You can for example use the cURL command line tool to query it like this (make sure the replace the url and X-Preview-Token to the one shown to you in the developer portal and change the data to match the expected payload of your own data source):

curl --include \
  --request POST \
  --url 'https://gateway.sandbox.ioxio-dataspace.com/test/ioxio-dataspace-guides/Country/BasicInfo?source=ioxio_dataspace_guides' \
  --header 'Content-Type: application/json' \
  --header 'X-Preview-Token: wgyhTXDAMa3uBwLIziBnpQ' \
  --data '{"code": "FI"}'
HTTP/2 200
content-type: application/json
content-security-policy: base-uri 'none'; default-src 'none'; form-action 'none'; frame-ancestors 'none'
x-frame-options: DENY
x-content-type-options: nosniff
x-xss-protection: 1; mode=block
strict-transport-security: max-age=63072000
x-powered-by: Dataspace technology by IOXIO
x-cloud-trace-context: bdf665cf604f8eb05b5af0fe2f52e521;o=1
date: Mon, 15 Aug 2022 11:36:49 GMT
server: Google Frontend
content-length: 130

{"code":"FI","name":"Finland","area":338455.0,"languages":["fi","sv"],"capital":{"name":"Helsinki","lat":60.170833,"lon":24.9375}}

Note: As long as your datasource is not published you will need to use the X-Preview-Token header, once the datasource is published the header should be left out.

In case you make a request that causes an unexpected response to be generated by the productizer, like a 404 Not found message, the product gateway will respond with a 502 to indicate there was an error in the productizer:

curl --include \
  --request POST \
  --url 'https://gateway.sandbox.ioxio-dataspace.com/test/ioxio-dataspace-guides/Country/BasicInfo?source=ioxio_dataspace_guides' \
  --header 'Content-Type: application/json' \
  --header 'X-Preview-Token: wgyhTXDAMa3uBwLIziBnpQ' \
  --data '{"code": "ZZ"}'
HTTP/2 502
content-type: application/json
x-frame-options: DENY
x-content-type-options: nosniff
x-xss-protection: 1; mode=block
strict-transport-security: max-age=63072000
x-powered-by: Dataspace technology by IOXIO
x-cloud-trace-context: d1fed33eef8fa02f6fa160d28637884c;o=1
date: Mon, 15 Aug 2022 11:45:45 GMT
server: Google Frontend
content-length: 95

{"message":"Data source returned an error","status":404,"error":{"detail":"Country not found"}}

Publish the data source

When you've verified the data source works as intended you can publish the data source by selecting it in the list, pressing the EDIT button and ticking the Published checkbox and press the UPDATE button to save the changes. When it's published, it will be listed to all users in the Available data sources section and it will no longer require a X-Preview-Token header to be queried.

Next steps

If you created the data source definition under your own test/<your-own-name> namespace, you likely want to submit a pull request to copy it outside the test namespace and add a version or copy it to the repository used for definitions in a production Dataspace. Note that you will also need to adjust your productizer to accept the request at the updated path or ensure it will accept requests on multiple different paths.
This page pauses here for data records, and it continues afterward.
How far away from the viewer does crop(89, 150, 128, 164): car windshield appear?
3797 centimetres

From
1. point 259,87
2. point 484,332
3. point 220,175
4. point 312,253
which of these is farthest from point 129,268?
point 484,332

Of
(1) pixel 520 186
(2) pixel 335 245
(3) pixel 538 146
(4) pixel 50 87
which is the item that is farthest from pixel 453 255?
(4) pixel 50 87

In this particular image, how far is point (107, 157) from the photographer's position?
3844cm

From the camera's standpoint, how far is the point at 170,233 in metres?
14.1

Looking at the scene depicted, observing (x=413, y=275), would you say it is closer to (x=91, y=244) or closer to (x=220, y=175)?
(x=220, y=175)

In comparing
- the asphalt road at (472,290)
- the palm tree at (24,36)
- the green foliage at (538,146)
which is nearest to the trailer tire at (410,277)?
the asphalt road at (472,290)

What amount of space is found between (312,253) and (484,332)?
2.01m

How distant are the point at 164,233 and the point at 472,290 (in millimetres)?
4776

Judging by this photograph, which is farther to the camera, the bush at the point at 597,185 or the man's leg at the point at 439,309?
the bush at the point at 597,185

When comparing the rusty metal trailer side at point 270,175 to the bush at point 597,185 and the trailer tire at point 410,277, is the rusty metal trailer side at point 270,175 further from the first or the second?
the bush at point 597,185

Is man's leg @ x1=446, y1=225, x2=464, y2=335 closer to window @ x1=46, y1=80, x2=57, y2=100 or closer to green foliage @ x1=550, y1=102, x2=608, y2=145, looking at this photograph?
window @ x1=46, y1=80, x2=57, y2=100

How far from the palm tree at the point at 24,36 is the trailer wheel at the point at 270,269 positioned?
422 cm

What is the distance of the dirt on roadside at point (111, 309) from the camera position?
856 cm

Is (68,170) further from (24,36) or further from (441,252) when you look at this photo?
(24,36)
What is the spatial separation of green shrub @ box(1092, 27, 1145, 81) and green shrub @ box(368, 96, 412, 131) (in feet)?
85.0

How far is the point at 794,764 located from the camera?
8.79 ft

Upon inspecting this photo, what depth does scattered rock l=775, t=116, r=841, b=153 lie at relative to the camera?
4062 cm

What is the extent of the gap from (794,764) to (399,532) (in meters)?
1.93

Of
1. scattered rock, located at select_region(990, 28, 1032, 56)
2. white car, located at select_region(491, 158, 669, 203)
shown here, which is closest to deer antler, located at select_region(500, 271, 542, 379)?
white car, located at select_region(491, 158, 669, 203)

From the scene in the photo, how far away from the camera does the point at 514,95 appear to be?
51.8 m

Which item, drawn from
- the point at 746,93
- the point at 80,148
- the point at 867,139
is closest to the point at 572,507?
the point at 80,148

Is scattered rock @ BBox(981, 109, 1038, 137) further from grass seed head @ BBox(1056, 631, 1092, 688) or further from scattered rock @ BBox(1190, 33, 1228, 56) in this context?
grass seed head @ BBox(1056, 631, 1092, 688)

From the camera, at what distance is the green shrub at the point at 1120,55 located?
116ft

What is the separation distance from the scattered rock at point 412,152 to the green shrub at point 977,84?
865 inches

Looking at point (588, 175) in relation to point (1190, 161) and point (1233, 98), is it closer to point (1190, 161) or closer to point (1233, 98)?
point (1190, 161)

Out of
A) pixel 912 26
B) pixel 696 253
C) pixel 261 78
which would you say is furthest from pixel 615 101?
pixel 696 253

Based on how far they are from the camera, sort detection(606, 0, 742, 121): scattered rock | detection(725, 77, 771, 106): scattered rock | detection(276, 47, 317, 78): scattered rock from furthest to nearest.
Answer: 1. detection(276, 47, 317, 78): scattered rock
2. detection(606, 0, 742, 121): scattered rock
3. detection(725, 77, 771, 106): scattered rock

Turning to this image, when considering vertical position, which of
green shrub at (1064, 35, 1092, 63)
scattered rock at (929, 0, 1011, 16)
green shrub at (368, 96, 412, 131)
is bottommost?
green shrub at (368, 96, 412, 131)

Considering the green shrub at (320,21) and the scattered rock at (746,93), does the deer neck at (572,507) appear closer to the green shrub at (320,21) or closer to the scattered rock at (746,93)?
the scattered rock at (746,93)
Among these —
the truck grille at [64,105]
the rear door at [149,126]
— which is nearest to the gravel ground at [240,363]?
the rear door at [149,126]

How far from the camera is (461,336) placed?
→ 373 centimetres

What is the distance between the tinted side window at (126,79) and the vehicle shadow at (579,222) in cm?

When the definition has been published, you will need to add the data source once more. This time using the definition in the new path. If you want the data source to appear in the list of available data sources for other users of the Dataspace also tick the Published checkbox.

You might want to clean up by removing the old data source definition by submitting a pull request to remove it as well as delete your old data source in the developer portal. Please note that this will make it impossible to query it, so make sure to update any applications that might be using it before deleting either one.

Due to this danger the deletion of the data source is slightly hard to reach. Open My data sources page in the developer portal and press OPEN next to the data source to reveal the EDIT button. Press it to go to the edit view, where you can press the DELETE button. You will still be prompted to confirm the deletion.